**WHAT IS BEING ASKED**
Can you transcribe the text on mining-induced seismicity from "The seismicity triggered" up to and including "rock, Pankow says."?

**SOURCE EXTRACT**
▬▬▬
Following the initial collapse, Robert Murray, chairman, president and CEO of Murray Energy Corporation, which co-owned the mine, declared that an earthquake had triggered the disaster. However, detailed analyses by seismologists and a mining engineer from the University of Utah — published in Seismological Research Letters in 2008 — later concluded that the earthquake, which the local seismic network registered as a magnitude-3.9 event, had been triggered by the mine collapse — not the other way around. In July 2008, the U.S. Department of Labor’s Mine Safety and Health Administration fined Murray Energy $1.639 million for safety violations that had directly contributed to the nine deaths. The penalties were later reduced to $949,351 in a 2012 settlement.

Mining-Induced Seismicity

In 2007, the collapse of the Crandall Canyon coal mine (above) triggered a magnitude-3.9 earthquake and killed six miners and three rescuers. Credit: Terri Cook and Lon Abbott.

The six miners and three rescuers that were killed in the magnitude-3.9 earthquake due to the collapse of the Crandall Coal mine, are now memorialized at the site. Credit: Terri Cook and Lon Abbott.

The seismicity triggered by the collapse of the Crandall Canyon Mine was hardly an unusual event. Mining-induced seismicity (MIS) occurs frequently in the state’s central-eastern coalfields, where University of Utah seismograph stations detected more than 17,000 events between 1978 and August 2007.

The vast majority of these earthquakes, which did not result in fatalities, were caused by various forms of collapse associated with the redistribution of subsurface stress related to mining activities, according to Kris Pankow, associate director of the University of Utah seismograph stations and co-author of the 2008 report. The abrupt release of elastic strain in the rocks during a mine collapse discharges energy in the form of seismic waves. The primary source of the seismicity at the Crandall Canyon Mine was the implosion of the rock, Pankow says.

Less than 2 percent of Utah’s coalfield tremors are naturally occurring tectonic earthquakes, according to the same 2008 report, which was led by James Pechmann, a research associate professor at the University of Utah’s Department of Geology and Geophysics. In fact, mining-induced earthquakes are so common that they have found their way into the mining vernacular as “bumps” and “bounces.”

Most of these bumps are small — below magnitude 3 — capable of shaking indoor objects but very rarely causing any structural damage. However, in central Utah, several larger earthquakes associated with mine collapse have been reported, including two magnitude-3.8 events, in May 1981 and February 1998, and a magnitude-4.2 earthquake in March 2000.

Larger seismic events have been generated by mine collapses elsewhere, including a magnitude-5.2 shock from the 1995 collapse of a 1-by-2-kilometer section of a trona mine in southwestern Wyoming, and a magnitude-5.6 event produced by the collapse of a 6-square-kilometer section of a German potash mine in 1989.
▬▬▬
**INPUT DATA**
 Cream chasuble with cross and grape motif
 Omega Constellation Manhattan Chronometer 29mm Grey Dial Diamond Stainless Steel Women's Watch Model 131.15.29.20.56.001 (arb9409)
▬▬▬
**ANSWER FOR THE TASK**
The seismicity triggered by the collapse of the Crandall Canyon Mine was hardly an unusual event. Mining-induced seismicity (MIS) occurs frequently in the state’s central-eastern coalfields, where University of Utah seismograph stations detected more than 17,000 events between 1978 and August 2007.

The vast majority of these earthquakes, which did not result in fatalities, were caused by various forms of collapse associated with the redistribution of subsurface stress related to mining activities, according to Kris Pankow, associate director of the University of Utah seismograph stations and co-author of the 2008 report. The abrupt release of elastic strain in the rocks during a mine collapse discharges energy in the form of seismic waves. The primary source of the seismicity at the Crandall Canyon Mine was the implosion of the rock, Pankow says.